Kim Vanderheiden, “Pando” (2016) 22×53 inches, pencil, pen & ink, letterpress on torn paper collage

There is an aspen grove in Utah, called Pando, which is Latin for “I spread.” It contains approximately 47,000 trunks from a single root system and is considered by some to be the largest single living organism. Suppose we understand ourselves to be similarly connected to each other. If so, it is essential that we have a justice system can treat each of the citizens under its care as a component of a single being, fully connected with all others, each woven into the other whether in injury or in health.

I suspect that our present justice system is reflective of the composite public expectation of what “Justice” means. Presently, to many people’s way of thinking, justice involves punishment, repaying harm for harm. When someone speaks of seeking justice, it typically is understood as seeking punishment for the offender and perhaps also restitution for the victim. It is not typically a statement about healing relationships.

Presently many of our courthouses display an icon of Lady Justice that favors retribution. Her scales pit two sides against each other, conjuring corrosive argument and win-or-lose thinking. She is blindfolded rather than seeing truth or expressing compassion. She cuts down and casts out the guilty, ignoring that they, too, are our children. Changing our cultural image of Lady Justice is one important step in redirecting our collective vision from punishment toward restoration.

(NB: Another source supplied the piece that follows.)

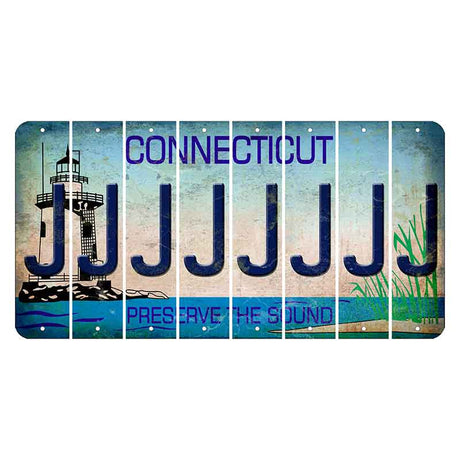 Connecticut Preserve the Sound Cut License Plate Strips (Set of 8)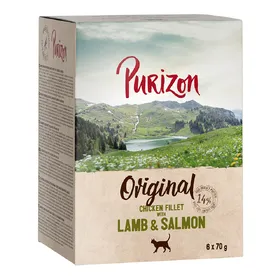 Comparer les prix de Purizon Adult 6 x 70 g pour chat - sans céréales - filet de poulet, agneau, saumon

"Lady Justice" by Kim Vanderheiden
Kim Vanderheiden, “Lady Justice” (2015) 70×100 inches, acrylic, letterpress, pen & ink, solar etching, pencil, watercolor on torn paper collage

It’s common to seek change in democratic society through government policy. But the change must take place first in individual citizens, and when that reaches a certain threshold, a policy change can, indeed must, follow. In order to build a justice system that is restorative, and not retributive, one based love and relationship and not fear and punishment, the appeal absolutely must go to the people. Changes can be introduced in law classrooms and pilot programs, but the greatest value in these changes is in the people they speak to, individuals touched who naturally are in relation to others, who in turn spread the changed mentality. The overall system will adjust as the public begins to hold restoration and relationship as sacred truths about justice, displacing the role of punishment and retribution.

Black : White : Truth
Kim Vanderheiden, “Black : White : Truth” (2015) 18×18 inches, letterpress, acrylic, pen & ink, torn paper collage.

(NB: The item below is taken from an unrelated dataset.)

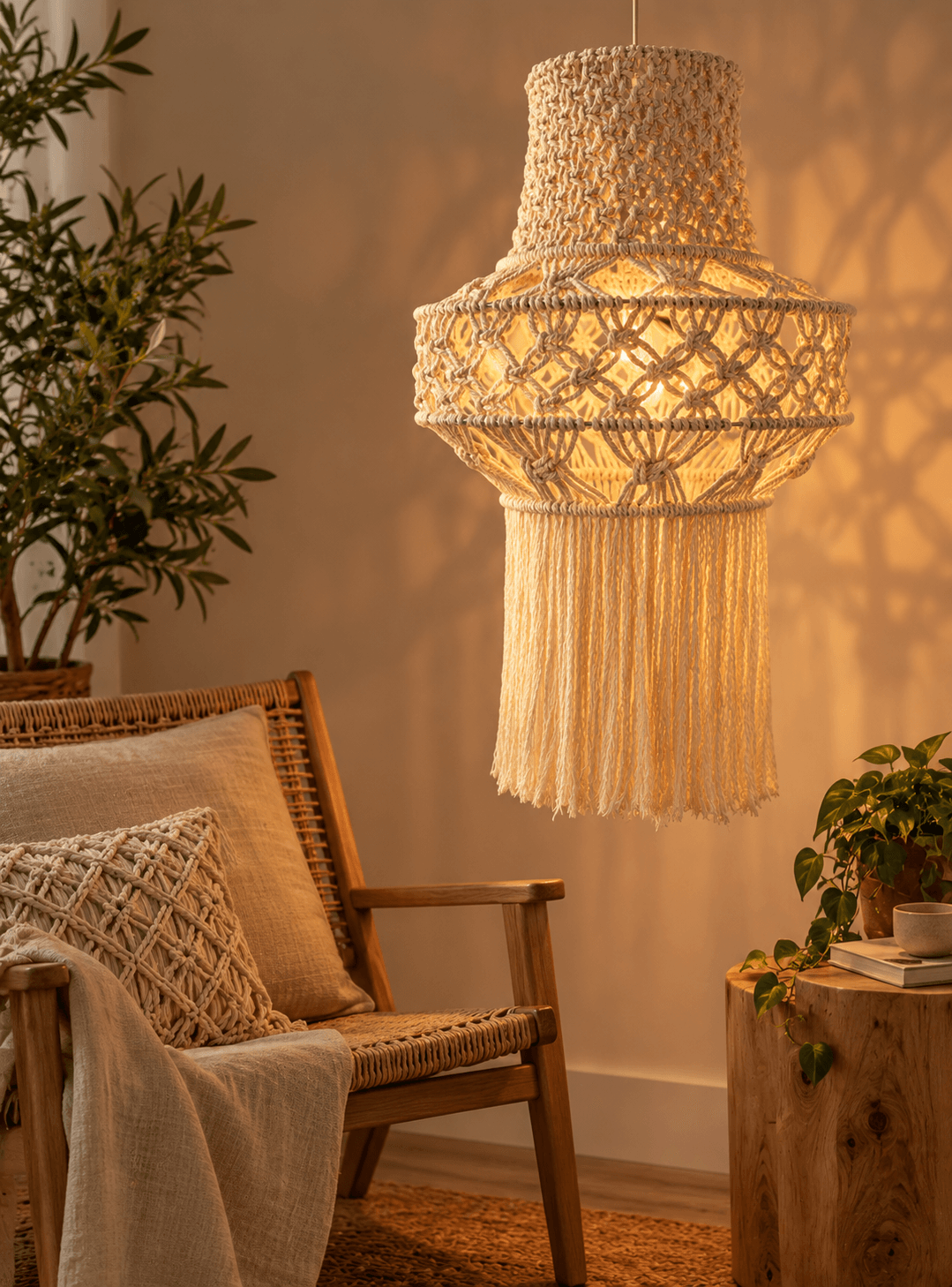 LÁMPARA MACRAMÉ TIERRA - Imagen 4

No societal problem, including this one, is a matter of getting the right leaders in place with the right policies to address all the concerns. We need to build out our solutions the way we’ve built out the internet: individuals making personal contributions based on one’s unique skills, experience, needs, and personality. What is your own role in this? It may be in how you teach, what you share with your children, what you write, what you publish, what you put on social media, what you paint, what you stand up to say at the town hall meeting, what you show up for and what you don’t.

There is a quote by Antoine de Saint-Exupéry: “If you want to build a ship, don’t herd people together to collect wood and don’t assign them tasks and work but rather teach them to long for the endless immensity of the sea.” 

We cannot leave change to some other person in authority. Instead, we must walk side by side with what may appear to be chaos. It isn’t chaos though. It seems that way because the order is far too big for us to hold, the web of connections far too intertwined for us to follow. This is the beautiful organic shape of this world. This is our human selves responding to the many glimmering, glowing visions that lead us. Let one of them be this, “Law is Love.”